While much of the focus of the markets was on the Reserve Bank leaving the door ajar for a further possible interest rate cut in the distant future if circumstances permit, the minutes were littered with a range of positive views on the domestic economy and the move away from mining investment and towards exports, household spending and construction.

It is hard to know why the central bank’s public comments are erring on the side of dovishness when the run of economic news has been clearly tilting higher. Perhaps it is the Bank’s wariness over the political ructions in the US and an assessment that the fall in mining investment domestically will be severe. Time will tell and in the case of US risks, it is fair enough that the Reserve Bank is apprehensive about moving to a tightening bias before that mess is sorted out.

A reasonably upbeat view on the economy, including the run of recent news, has been impressive to the point where the trajectory for a lift in GDP growth to around 3.75 per cent in 2014 is on the cards. While most forecasters would rubbish such an upbeat view, 3.75 per cent GDP growth in 2014 is within the upper bound of the RBA forecasts.

Think about it.

Low interest rates are fuelling a housing pick up, while retail spending is ticking higher.

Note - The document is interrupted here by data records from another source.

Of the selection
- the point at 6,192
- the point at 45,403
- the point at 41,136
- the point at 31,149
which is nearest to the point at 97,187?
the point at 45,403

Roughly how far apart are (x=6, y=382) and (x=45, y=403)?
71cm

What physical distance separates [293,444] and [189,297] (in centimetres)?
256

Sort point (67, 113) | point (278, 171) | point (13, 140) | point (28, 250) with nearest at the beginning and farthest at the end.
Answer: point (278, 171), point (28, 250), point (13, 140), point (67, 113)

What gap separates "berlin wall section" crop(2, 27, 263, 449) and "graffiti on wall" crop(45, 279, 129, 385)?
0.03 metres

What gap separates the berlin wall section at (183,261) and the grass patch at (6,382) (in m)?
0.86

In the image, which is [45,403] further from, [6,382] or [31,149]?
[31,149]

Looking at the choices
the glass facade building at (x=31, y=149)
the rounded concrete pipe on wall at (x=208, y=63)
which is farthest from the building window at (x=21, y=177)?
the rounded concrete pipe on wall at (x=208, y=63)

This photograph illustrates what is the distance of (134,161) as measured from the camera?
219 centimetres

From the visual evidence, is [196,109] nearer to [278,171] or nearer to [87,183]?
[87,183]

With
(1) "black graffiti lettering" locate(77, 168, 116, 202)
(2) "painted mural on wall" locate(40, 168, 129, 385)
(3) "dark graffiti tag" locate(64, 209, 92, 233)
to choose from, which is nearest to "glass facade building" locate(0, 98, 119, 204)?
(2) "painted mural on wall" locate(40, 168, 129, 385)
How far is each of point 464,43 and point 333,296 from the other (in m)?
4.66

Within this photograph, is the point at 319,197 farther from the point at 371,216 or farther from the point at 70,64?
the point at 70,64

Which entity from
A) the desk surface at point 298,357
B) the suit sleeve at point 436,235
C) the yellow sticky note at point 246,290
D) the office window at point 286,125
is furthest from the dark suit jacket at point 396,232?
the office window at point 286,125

At the same time, export volumes are rising aided by the lower Australian dollar and the move from investment to output in many mining projects. Rounding out the positive news for GDP growth is the change in fiscal policy from what was the most restrictive single year in budget policy ever seen in 2012-13 to a point where some growth in government demand is likely in the year ahead.

If these drivers of economic growth align as I expect, bottom line GDP growth in 2014 should be close to 4 per cent and with that, the unemployment rate will be 5.5 per cent or less and inflation will be ticking higher, probably into the upper portion of the Reserve Bank's 2 to 3 per cent target band.

Of course, a market and economic meltdown in the US would change that scenario. Australia would not be immune from the world’s largest economy defaulting on its debt and sliding back into recession.

Even the recent local unemployment data, which confirmed the unemployment rate at a highly respectable 5.6 per cent, bodes well for confidence, spending and new economic activity.

In the final paragraph of the minutes, the RBA noted “The Board's judgement was that, given the substantial degree of policy stimulus that had been imparted, it would be prudent to leave the cash rate at the existing low level while continuing to gauge the effects”.  In other words, the fuse has been lit to support growth and we are not sure how big the bang will be. Fair enough to wait and see the effect of this. A big bang and the Reserve Bank will need to hike rates a lot in the next couple of years. A fizzer and more cuts will of course have to be delivered.

While a rate cut cannot be ruled out, it would take a lot of things to go horribly wrong for the RBA to move rates lower. The odds heavily favour the next move in rates being up.